The Indian Picturesque, an exhibition at DAG Delhi, delves into the politics of landscape art

by · India Today

ISSUE DATE: May 4, 2026

A common starter task for schoolchildren in India is to draw a ‘scenery’. The morning sun peeking from behind a mountain-top, a stream gushing down, a few man-made structures. The tradition this borrows from is the English ‘picturesque’, the foundational influence of which is visible in English landscape paintings of the 18th and 19th centuries. The aesthetics and the politics of the picturesque are the focus of an exhibition at Delhi’s DAG—The Indian Picturesque: Landscape Painting 1800-1850. Curated by Giles Tillotson, it brings together British and Indian landscape paintings from the first half of the 19th century.
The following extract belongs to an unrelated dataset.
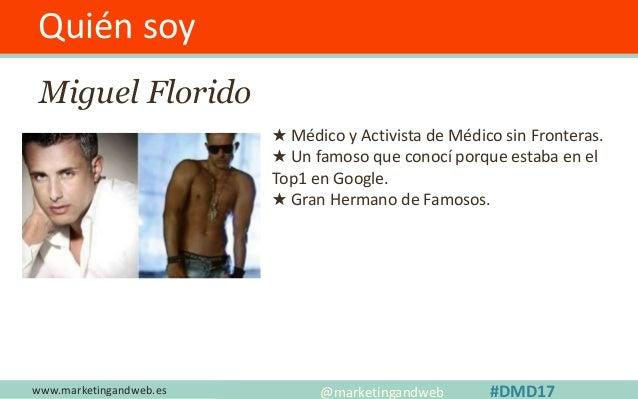 Quién soy Miguel Florido ★ Médico y Activista de Médico sin Fronteras. ★ Un famoso que conocí porque estaba en el Top1 en ...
OLD TIMES ‘Rumi Darwaza and the Imambara’ by Sita Ram and, far left, the exhibition at the DAG Gallery

Viewed side by side, these paintings show a wide array of artistic and sociological connections, an artistic dialogue between the English and the Indian. They also betray the ideological project that lay at the heart of the picturesque. For instance, many paintings here show buildings in ruins—like ‘Front View of the Ruined Mosque, the Jumah Musjid’ (1852) by Claudius Richard William Harris or ‘Remains of an Ancient Building near Firoz Shah’s Cotilla’, Delhi (1850) by an unnamed artist. As Tillotson explains in the exhibition book, drawing abandoned, hollowed-out buildings showcased the empire’s control and dominion over the land.

Among the Indian artists on display is Sita Ram, a major artist of the Company School. His ‘Rumi Darwaza and Entrance to the Imambara at Lucknow’ (1815-25) is an example of an Indian artist blending English landscape methods with Indian techniques. The Indian Picturesque is highly recommended for art and history buffs.